Collected data:
++++

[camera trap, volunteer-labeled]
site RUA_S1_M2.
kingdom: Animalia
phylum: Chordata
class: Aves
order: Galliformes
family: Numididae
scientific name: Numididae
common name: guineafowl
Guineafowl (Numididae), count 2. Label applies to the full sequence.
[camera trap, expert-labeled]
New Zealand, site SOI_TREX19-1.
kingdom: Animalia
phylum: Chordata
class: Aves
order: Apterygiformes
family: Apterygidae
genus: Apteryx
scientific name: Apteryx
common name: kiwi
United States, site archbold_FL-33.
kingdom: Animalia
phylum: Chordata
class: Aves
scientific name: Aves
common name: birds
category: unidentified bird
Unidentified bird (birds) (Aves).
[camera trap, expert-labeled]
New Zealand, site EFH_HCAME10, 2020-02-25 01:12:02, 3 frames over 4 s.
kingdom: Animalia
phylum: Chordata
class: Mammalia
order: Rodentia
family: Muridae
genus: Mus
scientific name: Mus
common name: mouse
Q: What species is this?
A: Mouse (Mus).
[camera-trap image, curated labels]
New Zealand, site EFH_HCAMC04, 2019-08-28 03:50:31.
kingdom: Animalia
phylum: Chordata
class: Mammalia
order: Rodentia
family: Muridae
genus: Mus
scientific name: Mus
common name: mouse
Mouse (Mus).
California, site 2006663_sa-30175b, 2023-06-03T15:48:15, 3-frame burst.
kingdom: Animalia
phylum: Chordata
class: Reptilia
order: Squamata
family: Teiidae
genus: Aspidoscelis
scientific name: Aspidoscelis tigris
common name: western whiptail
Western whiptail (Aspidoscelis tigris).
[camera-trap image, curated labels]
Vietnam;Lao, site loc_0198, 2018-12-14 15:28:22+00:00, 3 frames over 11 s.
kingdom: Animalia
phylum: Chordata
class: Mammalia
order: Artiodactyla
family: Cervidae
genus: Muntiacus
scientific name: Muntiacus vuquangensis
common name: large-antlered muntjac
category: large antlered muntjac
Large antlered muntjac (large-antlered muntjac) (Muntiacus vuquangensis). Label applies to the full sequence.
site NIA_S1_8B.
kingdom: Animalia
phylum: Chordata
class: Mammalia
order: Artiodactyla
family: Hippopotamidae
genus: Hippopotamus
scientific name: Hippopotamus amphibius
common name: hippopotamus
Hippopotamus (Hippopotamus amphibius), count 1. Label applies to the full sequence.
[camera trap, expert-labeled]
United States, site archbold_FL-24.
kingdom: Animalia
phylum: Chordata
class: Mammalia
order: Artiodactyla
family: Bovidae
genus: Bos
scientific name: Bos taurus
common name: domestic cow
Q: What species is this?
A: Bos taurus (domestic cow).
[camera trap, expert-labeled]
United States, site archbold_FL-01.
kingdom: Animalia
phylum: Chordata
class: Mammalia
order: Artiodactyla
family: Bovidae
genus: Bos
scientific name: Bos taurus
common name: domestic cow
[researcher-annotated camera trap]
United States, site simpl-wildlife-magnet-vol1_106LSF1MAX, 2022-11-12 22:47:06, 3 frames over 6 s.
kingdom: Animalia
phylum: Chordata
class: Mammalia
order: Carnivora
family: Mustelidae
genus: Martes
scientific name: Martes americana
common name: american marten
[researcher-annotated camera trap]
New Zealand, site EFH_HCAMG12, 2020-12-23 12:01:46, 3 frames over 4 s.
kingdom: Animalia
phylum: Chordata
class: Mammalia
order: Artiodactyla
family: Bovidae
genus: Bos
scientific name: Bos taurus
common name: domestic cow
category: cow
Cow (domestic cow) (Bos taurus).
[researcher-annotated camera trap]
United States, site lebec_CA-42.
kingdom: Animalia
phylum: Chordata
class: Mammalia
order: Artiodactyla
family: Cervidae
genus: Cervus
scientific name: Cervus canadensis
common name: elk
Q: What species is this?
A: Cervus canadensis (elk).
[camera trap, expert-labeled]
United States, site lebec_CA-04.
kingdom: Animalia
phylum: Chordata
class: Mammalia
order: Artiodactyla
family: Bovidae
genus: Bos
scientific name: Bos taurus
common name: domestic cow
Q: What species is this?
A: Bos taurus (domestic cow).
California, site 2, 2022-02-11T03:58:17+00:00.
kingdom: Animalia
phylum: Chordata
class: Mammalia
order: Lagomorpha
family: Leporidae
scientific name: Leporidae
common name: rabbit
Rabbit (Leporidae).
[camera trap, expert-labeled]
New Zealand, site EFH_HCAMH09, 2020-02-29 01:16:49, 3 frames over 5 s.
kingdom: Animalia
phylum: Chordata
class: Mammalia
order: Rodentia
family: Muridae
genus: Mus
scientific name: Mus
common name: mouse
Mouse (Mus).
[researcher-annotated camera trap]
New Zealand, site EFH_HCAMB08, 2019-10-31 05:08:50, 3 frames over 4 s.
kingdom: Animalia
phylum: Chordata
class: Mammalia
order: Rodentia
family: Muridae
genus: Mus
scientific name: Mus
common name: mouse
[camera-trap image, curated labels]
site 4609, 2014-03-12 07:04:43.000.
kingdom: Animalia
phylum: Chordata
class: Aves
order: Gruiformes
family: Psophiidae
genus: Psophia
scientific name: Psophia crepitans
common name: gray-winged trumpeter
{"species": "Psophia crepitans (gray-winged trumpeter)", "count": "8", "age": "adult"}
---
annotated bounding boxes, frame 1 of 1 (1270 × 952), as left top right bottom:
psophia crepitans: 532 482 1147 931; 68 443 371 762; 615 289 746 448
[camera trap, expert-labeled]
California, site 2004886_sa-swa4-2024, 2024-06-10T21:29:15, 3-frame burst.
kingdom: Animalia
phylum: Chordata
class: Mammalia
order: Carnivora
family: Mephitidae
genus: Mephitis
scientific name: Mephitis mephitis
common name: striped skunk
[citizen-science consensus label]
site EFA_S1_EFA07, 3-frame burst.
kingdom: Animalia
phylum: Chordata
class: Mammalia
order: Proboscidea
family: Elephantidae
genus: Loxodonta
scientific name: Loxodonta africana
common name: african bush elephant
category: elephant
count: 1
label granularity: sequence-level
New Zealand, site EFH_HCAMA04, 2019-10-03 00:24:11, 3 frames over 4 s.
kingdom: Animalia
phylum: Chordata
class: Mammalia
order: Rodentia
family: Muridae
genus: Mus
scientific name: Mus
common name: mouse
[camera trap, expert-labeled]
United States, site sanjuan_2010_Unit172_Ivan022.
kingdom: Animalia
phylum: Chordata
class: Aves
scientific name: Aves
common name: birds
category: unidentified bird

++++

Problem requirements
Only the number is wanted here. Please work out how many lines of the records contain "United".

Answer box
7